*Exercise brief*:
Reproduce the entries word for word but drop every picture.

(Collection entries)
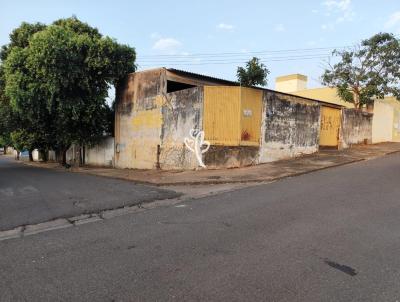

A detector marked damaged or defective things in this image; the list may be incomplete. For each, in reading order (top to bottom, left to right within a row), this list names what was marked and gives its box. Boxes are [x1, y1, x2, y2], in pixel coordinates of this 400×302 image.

peeling plaster wall [115, 67, 166, 170]
peeling plaster wall [159, 86, 203, 170]
peeling plaster wall [260, 91, 322, 163]
peeling plaster wall [340, 109, 374, 148]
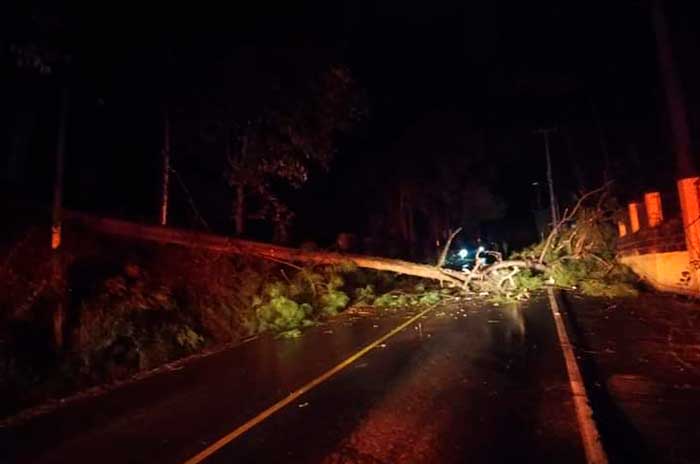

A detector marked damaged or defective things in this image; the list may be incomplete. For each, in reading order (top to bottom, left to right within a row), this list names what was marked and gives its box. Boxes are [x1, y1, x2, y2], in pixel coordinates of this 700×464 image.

*Answer for this exercise*:
A detector marked damaged or defective things in this image; the list may be incomplete. For each, in reading order (top to bottom, left to right within a row), this list names what was marked and gives its box. Boxes are [x1, y1, x2, y2], in pixel coordinates of this 400×302 image.

peeling plaster wall [115, 67, 166, 170]
peeling plaster wall [159, 86, 203, 170]
peeling plaster wall [260, 91, 322, 163]
peeling plaster wall [340, 109, 374, 148]

A detector marked damaged or defective things in this image; the list may be incomplete. For each, in reading order (top to bottom, left to right within a row), this list names what was marked and gives its box. Boxes are [x1, y1, x2, y2], in pixel coordinates of this 700×464 image.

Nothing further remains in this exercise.